コロナ禍で激変した慰問コンサート「刑務所のアイドルもオンラインで…」

 24時間365日、塀の中で厳しい規律に縛られた生活を送る受刑者たち。そんな状況下で享受できる娯楽らしい娯楽といえば有名人の「慰問」。杉良太郎はそれをライフワークにしているが、これまでにEXILEのATSUSHIや石田純一、貴乃花親方といった面々が法務省矯正支援官に任命され、刑務所をボランティアで訪れて受刑者たちを激励してきた。

「有名人の慰問はだいたい1週間ほど前に受刑者たちに告知されます。矯正指導のなかでNHKの教育番組を見せられるのですが、このビデオ学習で、突如として画面が切り替わって有名人のビデオが流れ、そこで1週間後の訪問を知るわけです。生で有名人が見れるというワクワク感で、胸が踊る日が続き、雑居(房)ではその話題で持ち切り。それが女性タレントともなれば、夜の格好のネタとなるのでより高揚感に溢れ、いつもの退屈な刑務作業もまったく苦に感じなくなるんです」

 こう話すのは、今年1月まで北関東某所の刑務所に服役していたというAさん。慰問といえば堅苦しい「講演」や「演歌」と思われがちだが、その慰問回数の多さもあって刑務所人気ナンバーワンを誇るのが女性デュオのぺぺ(Paix2)だ。窃盗犯罪と服役を繰り返してきた高齢者の元受刑者Bさんはこう話す。

「刑務所に入って、唯一の希望がペペに会えること。シャバにいるときは全然知らなかったけど、刑務所といえばぺぺというくらい、アイドルとして認知されていますよ。オヤジ(刑務官)たちも、『刑務所に来たんだからぺぺは見とかなきゃな』と言うのがお決まりになっています。毎年、塀の中ではぺぺに送る創作詩を募集しているのですが、その応募数も相当数あります。私も作って応募しました。シャバに残した婆さんを思って歌詞をしたためたのですが、惜しくも落選してしまいました」

 メンバーのマナミとメグミはいずれも鳥取県出身。2020年には500回目となる「プリズンコンサート」を横浜刑務所で成功させて話題となった。その実績から、超ベテランの大御所ミュージシャンと思われがちだが、その若さあふれるルックスに驚く受刑者は多い。
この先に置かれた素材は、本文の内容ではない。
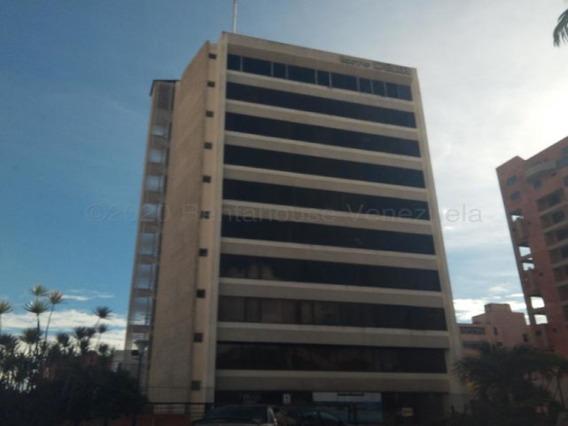 Oficinas En Venta El Parque Barquisimeto 21-5397 J&m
若かりし頃のWinkに似ていると評判なのだ。

 しかし昨今のコロナ禍でペペも慰問活動の自粛を余儀なくされている。

「今はぺぺのオンラインライブがテレビで見られるんですよ。実際に慰問に来たら、ただっ広い体育館で見ることになるので、ステージから遠すぎてぺぺの2人の顔をまともに拝めなかったかもしれません。テレビでぺぺの2人の顔をしっかりと見ることができました。それに慰問コンサートでは、曲に合わせて手拍子は許されるけど、歓声を上げるのはNG。違反したら懲罰になるので、ぜんぜん盛り上がれないんですよ。でもオンラインなら、声援を送ったり一緒に歌を口ずさんだりすることも許されました。オンラインライブの日は、あちこちの部屋から歓声が上がっていました」(Aさん)

 ぺぺは今も全国の受刑者をオンラインライブで励まし続けている。リモートであっても、その影響力は計り知れない。

「やっぱりペペは歌もトークも“ムショ仕様”になっているので、誰でも一発でファンになってしまいますね。目線が私たちに近いというか…。それで慰問ライブのあとは『どっちが可愛いか』『付き合うならどっちがいいか』『神聖なペペを汚すな』などと論争になって、しばしば喧嘩が起こることも…。これも“刑務所あるある”ですね」(Bさん)

 塀の中のニューノーマルとなりそうだ。